PER UNO SOLO DEI MIEI OCCHI
 

recensione

 
Il regista israeliano Avi Mograbi, al telefono con un suo amico palestinese (la cui voce è stata doppiata da un attore perché non fosse riconoscibile, evitandogli così possibili ritorsioni), ne registra lo sfogo riguardo alla condizione in cui si trova a vivere la sua gente, costretta a subire i raid dei soldati israeliani che, per effettuare i controlli, entrano perfino nelle camere da letto. Queste conversazioni telefoniche costituiscono l’ossatura di “Per uno solo dei miei due occhi”, illuminante documentario di Mograbi il cui titolo è una citazione di quanto Sansone, mitico eroe del popolo d’Israele, avrebbe detto pregando Dio perché gli desse la forza di vendicarsi dei Filistei che lo avevano accecato: “Ricordati di me e dammi forza, solo per questa volta in modo che io possa vendicare uno solo dei miei occhi”. Dio lo esaudì e Sansone  
 
si immolò facendo crollare il tempio, uccidendo così molti più Filistei di quanti ne aveva ucciso durante tutta la sua vita. Tutto questo nel documentario viene inculcato da una maestra ai suoi alunni delle elementari perché imparino che morire è meglio che vivere oppressi. Ma – osserva il regista – questo è esattamente quello che fanno oggi i Kamikaze palestinesi. Al mito di Sansone il regista accosta quello della fortezza  
di Masada, nei pressi del Mar Morto, dove nel 72 d.C. poco meno di mille ebrei Zeloti (definiti dallo storico Flavio Giuseppe come dei banditi e assassini disposti a tutto) si immolarono per non cadere prigionieri dei romani che avevano stretto d’assedio la fortezza, circondandola di un muro spesso un metro e alto due. Ma alzare muri non è quello che fanno oggi gli israeliani nei confronti dei palestinesi?
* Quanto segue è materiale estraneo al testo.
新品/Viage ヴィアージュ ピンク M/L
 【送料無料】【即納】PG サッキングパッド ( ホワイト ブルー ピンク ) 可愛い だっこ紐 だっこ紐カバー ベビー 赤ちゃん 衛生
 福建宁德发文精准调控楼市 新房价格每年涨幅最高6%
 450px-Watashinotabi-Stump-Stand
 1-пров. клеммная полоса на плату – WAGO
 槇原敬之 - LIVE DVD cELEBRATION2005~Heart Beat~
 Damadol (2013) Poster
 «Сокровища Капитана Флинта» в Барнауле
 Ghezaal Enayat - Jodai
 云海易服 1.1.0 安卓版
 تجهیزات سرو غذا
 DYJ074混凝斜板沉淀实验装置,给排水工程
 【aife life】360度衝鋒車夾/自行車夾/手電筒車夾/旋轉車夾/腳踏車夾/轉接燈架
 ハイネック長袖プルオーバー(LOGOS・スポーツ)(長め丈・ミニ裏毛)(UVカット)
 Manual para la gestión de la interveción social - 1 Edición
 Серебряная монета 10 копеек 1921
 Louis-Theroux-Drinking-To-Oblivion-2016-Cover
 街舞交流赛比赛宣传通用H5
Così attraverso le immagini, nel prologo del film assistiamo a un vero e proprio tentativo di lavaggio del cervello da parte di un insegnante, nei confronti di un gruppo di studenti inglesi in visita alle rovine di Masada, ai quali racconta sommariamente la storia esaltandone il gesto eroico del suicidio di massa, e poi chiede loro di chiudere gli occhi e ascoltare per poi riferire quello che hanno sentito: rumori e grida degli assalitori e la disperazione degli assediati. Quello che l’insegnante si aspettava. Non solo, il regista mostra come ai contadini palestinesi venga impedito di lavorare la propria terra dai soldati israeliani, le estenuanti e umilianti attese ai checkpoint, la cui apertura è delegata all’arbitrio dei soldati che li presidiano, i quali non perdono occasione per infliggere umiliazioni ai palestinesi che tornano a casa dal lavoro o da scuola, costretti a ore di attesa per poter passare i controlli. “Per uno solo dei miei due occhi” non cerca di giustificare le azioni terroristiche dei kamikaze, mette solo in rilievo come la cultura della morte per la libertà sia patrimonio dell’educazione ebraica al pari di quella palestinese, e che solo il reciproco riconoscimento dei due popoli che vi abitano consenta a quelle terre di veder relegare la guerra nei libri di storia. Le immagini dei palestinesi che di buon grado accettano di farsi filmare mentre vengono umiliati, e che il film sia stato sostenuto finanziariamente dalle istituzioni israeliane fanno sperare in un possibile dialogo di pace. Nelle sale dal 28 di marzo, il film è da non perdere.